#### WORK TO BE COMPLETED
Copy each record below faithfully, leaving out images.

#### TASK DATA

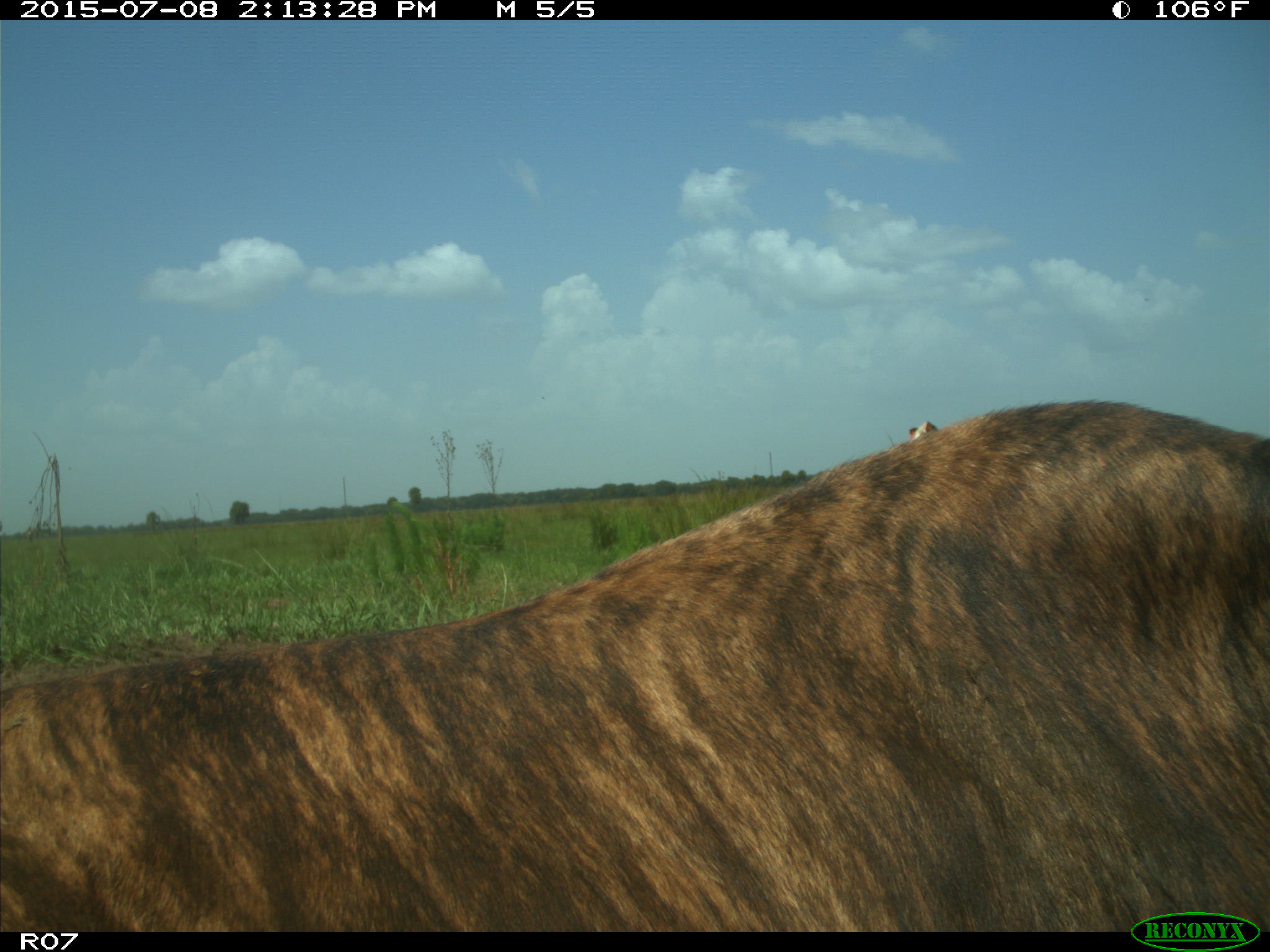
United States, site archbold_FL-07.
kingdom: Animalia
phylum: Chordata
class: Mammalia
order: Artiodactyla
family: Bovidae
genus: Bos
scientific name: Bos taurus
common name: domestic cow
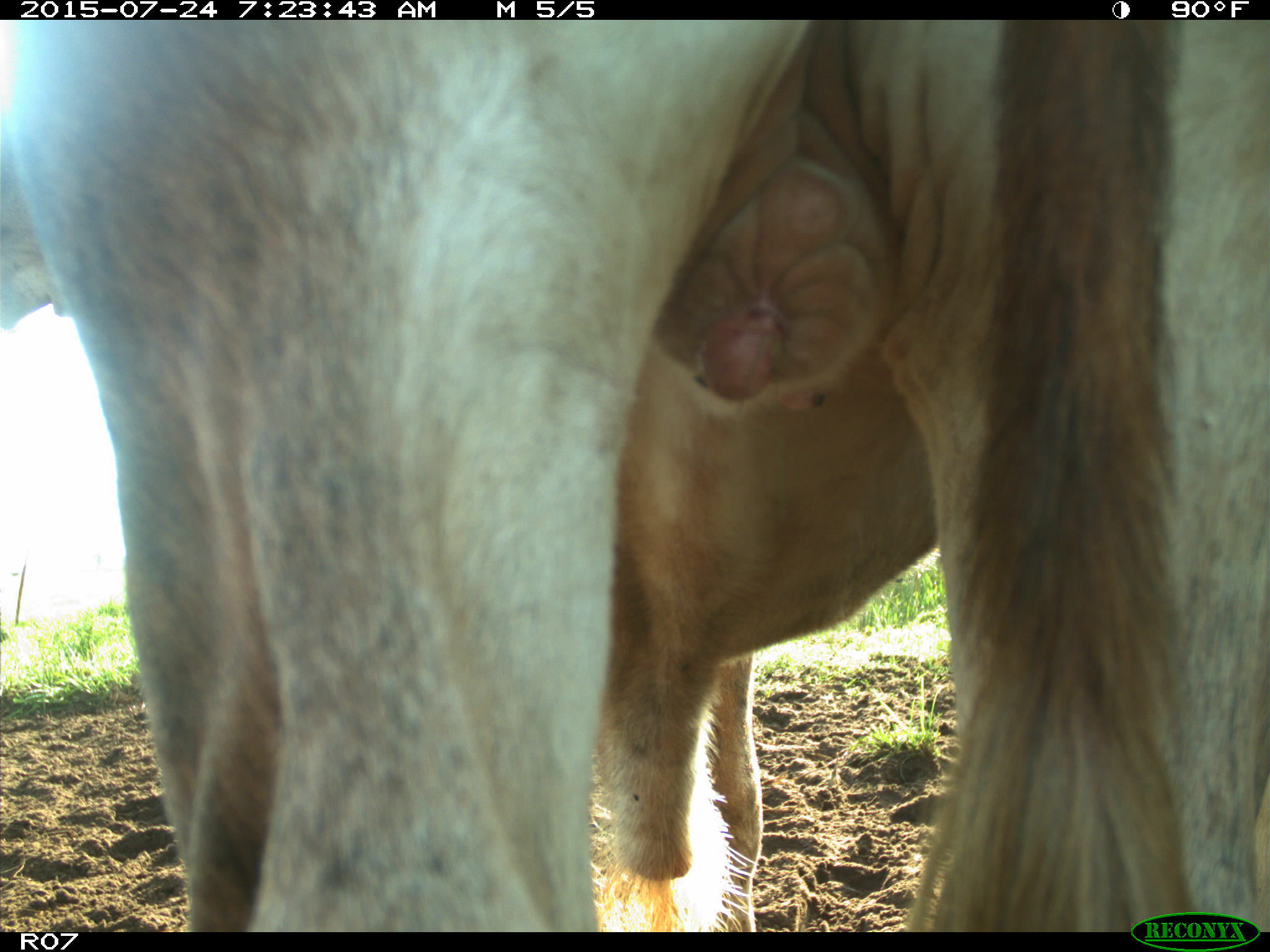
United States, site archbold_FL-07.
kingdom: Animalia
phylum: Chordata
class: Mammalia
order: Artiodactyla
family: Bovidae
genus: Bos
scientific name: Bos taurus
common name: domestic cow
Bos taurus (domestic cow).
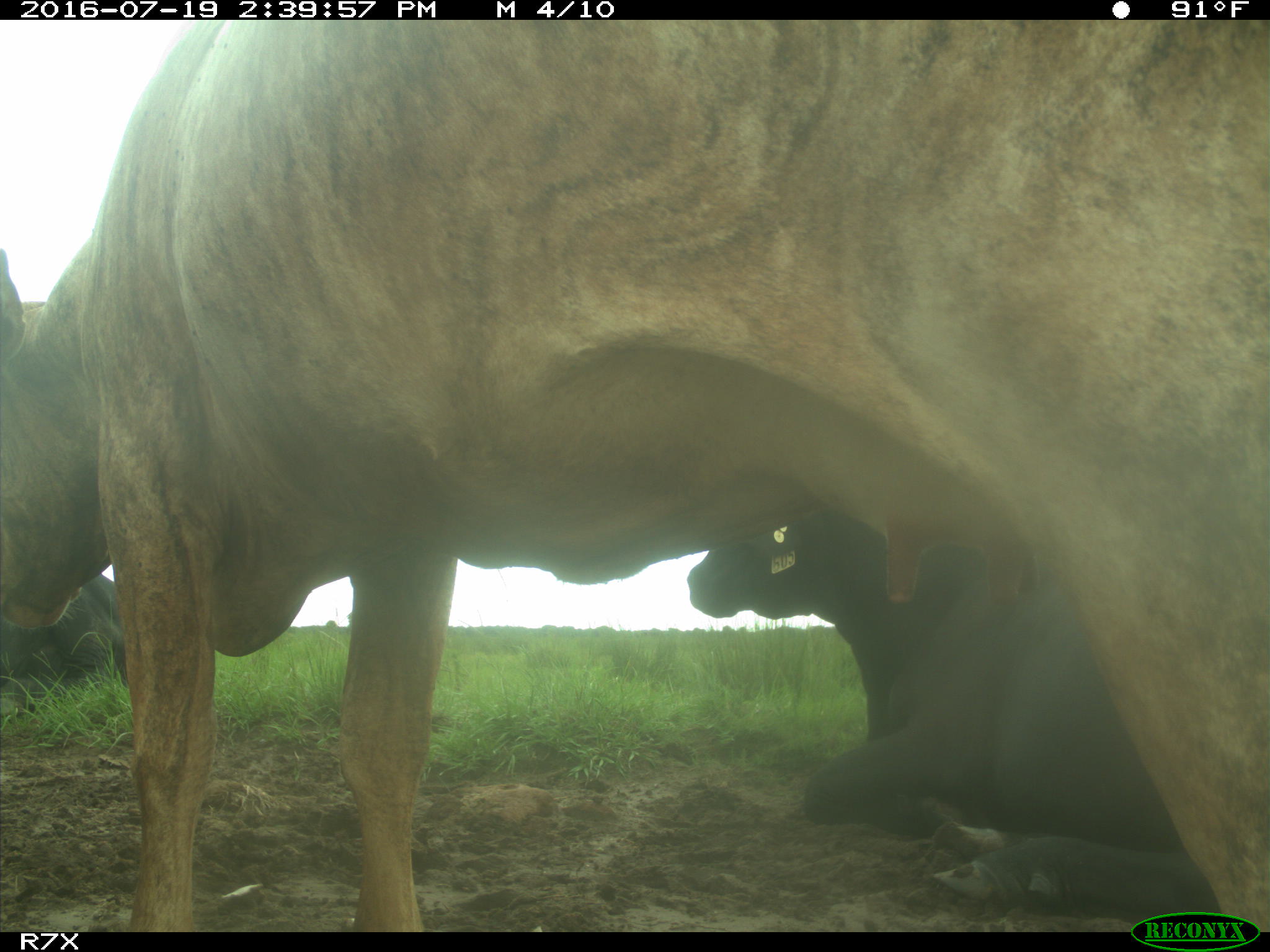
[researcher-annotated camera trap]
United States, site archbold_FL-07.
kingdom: Animalia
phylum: Chordata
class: Mammalia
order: Artiodactyla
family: Bovidae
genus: Bos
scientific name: Bos taurus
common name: domestic cow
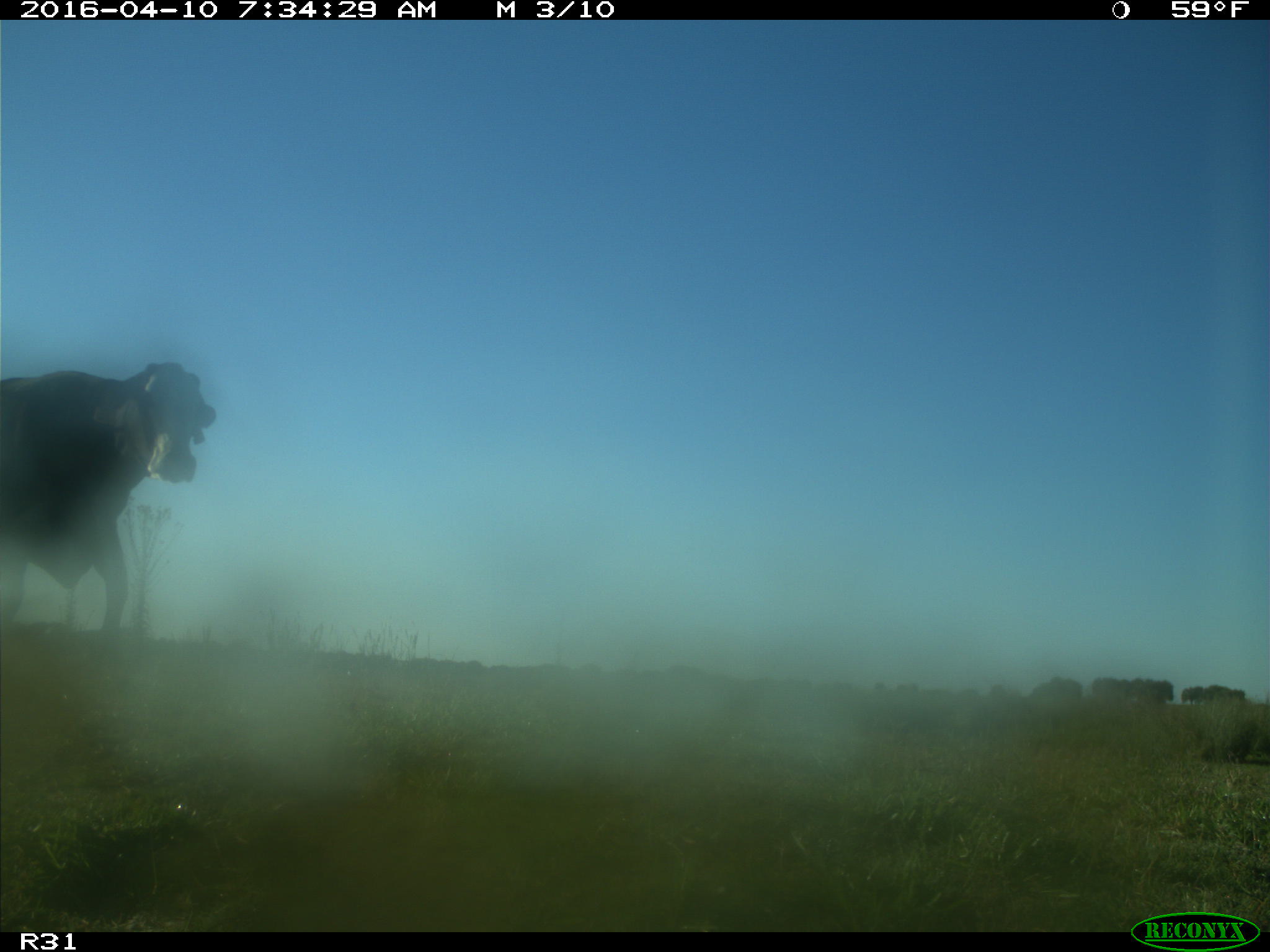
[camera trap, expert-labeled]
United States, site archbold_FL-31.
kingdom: Animalia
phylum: Chordata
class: Mammalia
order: Artiodactyla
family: Bovidae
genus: Bos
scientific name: Bos taurus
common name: domestic cow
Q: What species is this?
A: Bos taurus (domestic cow).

#### EXPECTED OUTPUT
United States, site archbold_FL-07.
kingdom: Animalia
phylum: Chordata
class: Mammalia
order: Artiodactyla
family: Bovidae
genus: Bos
scientific name: Bos taurus
common name: domestic cow
United States, site archbold_FL-07.
kingdom: Animalia
phylum: Chordata
class: Mammalia
order: Artiodactyla
family: Bovidae
genus: Bos
scientific name: Bos taurus
common name: domestic cow
Bos taurus (domestic cow).
[researcher-annotated camera trap]
United States, site archbold_FL-07.
kingdom: Animalia
phylum: Chordata
class: Mammalia
order: Artiodactyla
family: Bovidae
genus: Bos
scientific name: Bos taurus
common name: domestic cow
[camera trap, expert-labeled]
United States, site archbold_FL-31.
kingdom: Animalia
phylum: Chordata
class: Mammalia
order: Artiodactyla
family: Bovidae
genus: Bos
scientific name: Bos taurus
common name: domestic cow
Q: What species is this?
A: Bos taurus (domestic cow).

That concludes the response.